Exercise data>
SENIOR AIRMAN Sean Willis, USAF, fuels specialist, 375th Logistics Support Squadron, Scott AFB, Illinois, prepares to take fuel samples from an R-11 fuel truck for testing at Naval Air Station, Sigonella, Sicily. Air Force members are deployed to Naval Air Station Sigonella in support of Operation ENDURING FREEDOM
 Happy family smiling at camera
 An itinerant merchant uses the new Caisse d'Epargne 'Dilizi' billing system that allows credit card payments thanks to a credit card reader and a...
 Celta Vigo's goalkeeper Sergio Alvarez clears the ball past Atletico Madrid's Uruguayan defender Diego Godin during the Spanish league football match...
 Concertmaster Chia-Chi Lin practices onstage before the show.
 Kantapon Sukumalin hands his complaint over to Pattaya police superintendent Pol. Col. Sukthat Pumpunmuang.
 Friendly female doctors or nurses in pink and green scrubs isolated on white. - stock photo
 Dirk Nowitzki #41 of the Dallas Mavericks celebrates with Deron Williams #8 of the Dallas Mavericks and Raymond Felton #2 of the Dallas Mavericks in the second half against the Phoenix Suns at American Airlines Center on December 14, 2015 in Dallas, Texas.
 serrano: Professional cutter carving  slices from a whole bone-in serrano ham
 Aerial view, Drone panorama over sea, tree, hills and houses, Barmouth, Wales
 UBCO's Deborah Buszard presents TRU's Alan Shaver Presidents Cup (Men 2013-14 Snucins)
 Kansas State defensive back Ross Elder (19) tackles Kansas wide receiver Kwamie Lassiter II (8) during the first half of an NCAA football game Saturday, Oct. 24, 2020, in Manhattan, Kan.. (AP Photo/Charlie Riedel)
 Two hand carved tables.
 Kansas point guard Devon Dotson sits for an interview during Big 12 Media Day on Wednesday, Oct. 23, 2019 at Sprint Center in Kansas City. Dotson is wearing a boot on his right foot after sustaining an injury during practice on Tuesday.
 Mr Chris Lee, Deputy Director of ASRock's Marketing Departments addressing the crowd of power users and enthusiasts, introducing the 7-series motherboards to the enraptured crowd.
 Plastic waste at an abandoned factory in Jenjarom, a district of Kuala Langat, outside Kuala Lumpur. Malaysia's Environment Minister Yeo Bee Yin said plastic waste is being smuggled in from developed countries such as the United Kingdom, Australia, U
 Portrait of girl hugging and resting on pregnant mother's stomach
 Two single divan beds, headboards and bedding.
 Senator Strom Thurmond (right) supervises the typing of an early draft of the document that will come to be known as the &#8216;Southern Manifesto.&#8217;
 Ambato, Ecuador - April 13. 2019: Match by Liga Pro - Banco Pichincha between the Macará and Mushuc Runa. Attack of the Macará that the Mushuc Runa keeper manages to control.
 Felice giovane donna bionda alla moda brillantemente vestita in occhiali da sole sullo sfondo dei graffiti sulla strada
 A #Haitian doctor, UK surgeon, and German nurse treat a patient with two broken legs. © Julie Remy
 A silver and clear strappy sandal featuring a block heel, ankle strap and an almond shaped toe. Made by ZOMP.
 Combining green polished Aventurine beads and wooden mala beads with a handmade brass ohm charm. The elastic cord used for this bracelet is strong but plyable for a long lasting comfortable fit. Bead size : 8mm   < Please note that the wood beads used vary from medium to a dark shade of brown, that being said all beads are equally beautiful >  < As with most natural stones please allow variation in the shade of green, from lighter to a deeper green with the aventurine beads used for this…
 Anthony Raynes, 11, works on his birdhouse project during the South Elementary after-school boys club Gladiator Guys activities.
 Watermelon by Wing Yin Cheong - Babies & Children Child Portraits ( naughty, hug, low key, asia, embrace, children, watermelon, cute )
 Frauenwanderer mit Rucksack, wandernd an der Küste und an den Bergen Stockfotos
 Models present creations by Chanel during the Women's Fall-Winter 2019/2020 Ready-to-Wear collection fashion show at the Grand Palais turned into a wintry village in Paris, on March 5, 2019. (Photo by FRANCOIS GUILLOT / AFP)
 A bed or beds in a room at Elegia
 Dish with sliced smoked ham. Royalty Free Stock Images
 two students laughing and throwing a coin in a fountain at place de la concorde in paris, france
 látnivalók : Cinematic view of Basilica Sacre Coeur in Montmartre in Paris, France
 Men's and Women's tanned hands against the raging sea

Work instruction> Set down the lines of the listing above verbatim, first line through the line containing "Happy family smiling at camera", inclusive; add no other lines.

Response to the exercise>
SENIOR AIRMAN Sean Willis, USAF, fuels specialist, 375th Logistics Support Squadron, Scott AFB, Illinois, prepares to take fuel samples from an R-11 fuel truck for testing at Naval Air Station, Sigonella, Sicily. Air Force members are deployed to Naval Air Station Sigonella in support of Operation ENDURING FREEDOM
 Happy family smiling at camera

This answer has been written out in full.